Catch malicious dependency updates before they reach production!
Forget AI! 2026 is the year of the supply chain attack!
grepWatch is an open-source dependency behavioral diff engine. It watches package registeries across six ecosystems and flags when a new release changes in suspicious ways. (e.g. new outbound network calls, added obfuscation, high-entropy strings consistent with encoded payloads, and install-time execution hooks)
Detects malicious changes in packages by diffing versions over time - catching supply chain attacks before you ship them.
Most supply-chain tools answer "is this package already known to be bad?". They match against lists of already-discovered malware. grepWatch answers a different question: "did this package just change in a way that looks malicious?" It compares each new release against the previous one, so it can flag a freshly-compromised version of a trusted, popular package the moment it ships — before it lands on anyone's known-bad list.
This checks across the following ecosystems:
- npm
- PyPI
- Go
- Cargo
- Maven
- NuGet
This entire repo is extra verbose with comments because I'm tired of relearning how to code every few months...
diff/grep.go.
A hosted instance runs at grepwatch.com with a live feed of findings — no setup required. Self-hosting is fully supported and documented below and throughout the repo for anyone who wants to run their own instance.
Subscribe to findings via RSS at grepwatch.com/feed.xml to pull them into a feed reader, Slack, or your SIEM — no browser tab required.
grepWatch runs as two services that share a Postgres database:
- Worker: on a fixed interval, each ecosystem watcher checks a curated allowlist of popular packages for a new version. When a package's latest version differs from the one grepWatch last saw, the worker fetches the source of both the new and previous releases, runs static-analysis checks against the diff, scores anything suspicious, and stores the finding.
- Web: serves a REST API and a Server-Sent Events stream that powers the live feed of findings.
grepWatch is two long-running Go services sharing one Postgres database:
- the worker polls package registries and writes findings,
- the web service exposes the REST API, the SSE live feed, and the RSS feed.
- Go 1.25+
- PostgreSQL 14+
Create a database and note its connection string:
createdb grepwatch
# postgres://user:pass@localhost:5432/grepwatchBoth services create their tables (findings, watched_versions) on first run — no migrations to run.
Both services read from the environment:
| Variable | Service | Required | Description |
|---|---|---|---|
DATABASE_URL |
both | yes | Postgres connection string |
PORT |
web | no | Web server port (default 8080) |
The allowlist generator (cmd/genlists) also reads GREPWATCH_CONTACT_EMAIL — the contact address sent to ecosyste.ms when fetching popular-package lists.
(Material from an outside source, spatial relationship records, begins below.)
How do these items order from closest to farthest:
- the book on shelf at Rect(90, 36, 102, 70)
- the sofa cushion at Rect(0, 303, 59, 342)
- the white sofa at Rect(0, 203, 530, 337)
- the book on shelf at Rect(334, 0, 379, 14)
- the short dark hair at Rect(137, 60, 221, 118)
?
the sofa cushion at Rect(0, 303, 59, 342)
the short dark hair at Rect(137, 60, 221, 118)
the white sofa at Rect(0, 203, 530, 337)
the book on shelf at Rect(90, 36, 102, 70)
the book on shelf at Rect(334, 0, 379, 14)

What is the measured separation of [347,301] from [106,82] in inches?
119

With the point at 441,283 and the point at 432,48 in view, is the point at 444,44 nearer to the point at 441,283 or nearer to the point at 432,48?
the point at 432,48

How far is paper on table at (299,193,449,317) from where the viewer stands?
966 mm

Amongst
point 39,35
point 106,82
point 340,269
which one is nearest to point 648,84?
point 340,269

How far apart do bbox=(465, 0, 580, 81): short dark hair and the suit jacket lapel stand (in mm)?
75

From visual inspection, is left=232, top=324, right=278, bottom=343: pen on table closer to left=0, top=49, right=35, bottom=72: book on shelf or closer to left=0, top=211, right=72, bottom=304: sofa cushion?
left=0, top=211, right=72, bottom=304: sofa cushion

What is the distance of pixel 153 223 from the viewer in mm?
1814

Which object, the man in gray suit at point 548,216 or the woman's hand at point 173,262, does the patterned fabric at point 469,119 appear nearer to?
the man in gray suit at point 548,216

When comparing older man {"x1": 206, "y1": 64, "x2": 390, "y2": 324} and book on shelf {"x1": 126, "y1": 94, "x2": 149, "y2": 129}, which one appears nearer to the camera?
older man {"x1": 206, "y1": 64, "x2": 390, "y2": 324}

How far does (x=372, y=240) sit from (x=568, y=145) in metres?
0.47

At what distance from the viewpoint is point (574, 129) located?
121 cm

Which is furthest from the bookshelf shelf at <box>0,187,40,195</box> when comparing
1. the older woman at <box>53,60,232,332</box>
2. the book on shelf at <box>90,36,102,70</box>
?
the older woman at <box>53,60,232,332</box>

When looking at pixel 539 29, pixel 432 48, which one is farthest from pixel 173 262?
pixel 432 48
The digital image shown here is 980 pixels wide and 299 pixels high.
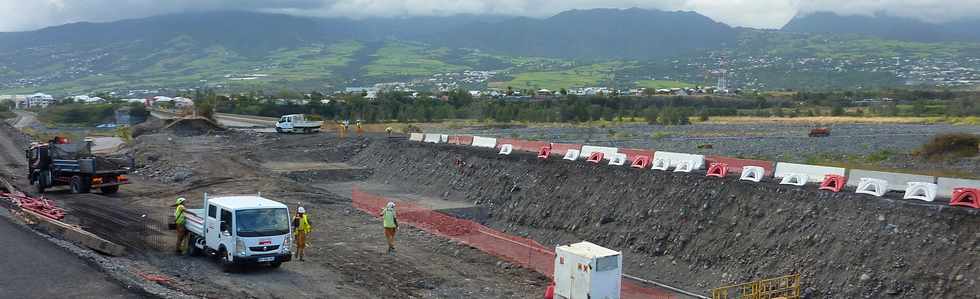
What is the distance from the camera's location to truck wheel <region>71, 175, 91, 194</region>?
113ft

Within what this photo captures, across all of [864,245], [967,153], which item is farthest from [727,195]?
[967,153]

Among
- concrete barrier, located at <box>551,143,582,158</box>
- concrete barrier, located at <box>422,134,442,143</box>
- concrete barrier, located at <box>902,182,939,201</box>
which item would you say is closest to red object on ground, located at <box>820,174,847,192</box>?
concrete barrier, located at <box>902,182,939,201</box>

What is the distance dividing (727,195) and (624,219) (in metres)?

The worker only scans the packages listed in data/<ecosystem>.json — one JSON
array of names per ecosystem. This is the main thing you'll customize:
- Watch your own dependencies: replace the contents of
data/npm.json,data/pypi.json, etc. with the packages you actually ship. They're plain JSON arrays of names (["express", "lodash"]). Maven entries aregroup:artifact; Go entries are full module paths. - Or regenerate the top-1000 popular lists:
GREPWATCH_CONTACT_EMAIL=you@example.com go run ./cmd/genlists
⚠️ The worker loads these files by relative path (data/...), so start it from the repository root. Run it from anywhere else and the allowlists load empty and nothing is scanned — with no error message.
Quick look (development):
DATABASE_URL=postgres://... go run ./cmd/worker # from the repo root
DATABASE_URL=postgres://... PORT=8080 go run ./cmd/webFor real hosting, build binaries and run them under a process manager (systemd, Docker, etc.) so they restart on failure:
go build -o grepwatch-worker ./cmd/worker
go build -o grepwatch-web ./cmd/webThe web service exposes GET /healthz (returns ok) for uptime checks and
container health probes.
The web service restricts cross-origin requests to an allowlist hardcoded in
cmd/web/main.go. Edit allowedOrigins to your own domain:
var allowedOrigins = map[string]bool{
"https://yourdomain.com": true,
}- Poll interval: the worker re-checks every watched package every 30 minutes
(
pollIntervalincmd/worker/main.go). A large allowlist across six registries is thousands of requests per cycle — raise the interval for big lists, and respect each registry's crawler policy (crates.io's in particular). - Live feed in a split deploy: with the worker and web as separate processes,
new findings are written to Postgres and show up on page load, but are not
yet pushed over the SSE stream — the two processes have separate in-memory
broadcasters. Cross-process push (Postgres
LISTEN/NOTIFY) is on the roadmap; until then, the live feed is truly live only when worker and web share a process.
The web service is a JSON/SSE/RSS API. The UI at grepwatch.com is a separate
React app; point its VITE_API_BASE at your web service to run your own.
AGPL-3.0 — see LICENSE. You're free to self-host and modify. If you run a modified version as a network service, the AGPL requires you to make your source available to its users.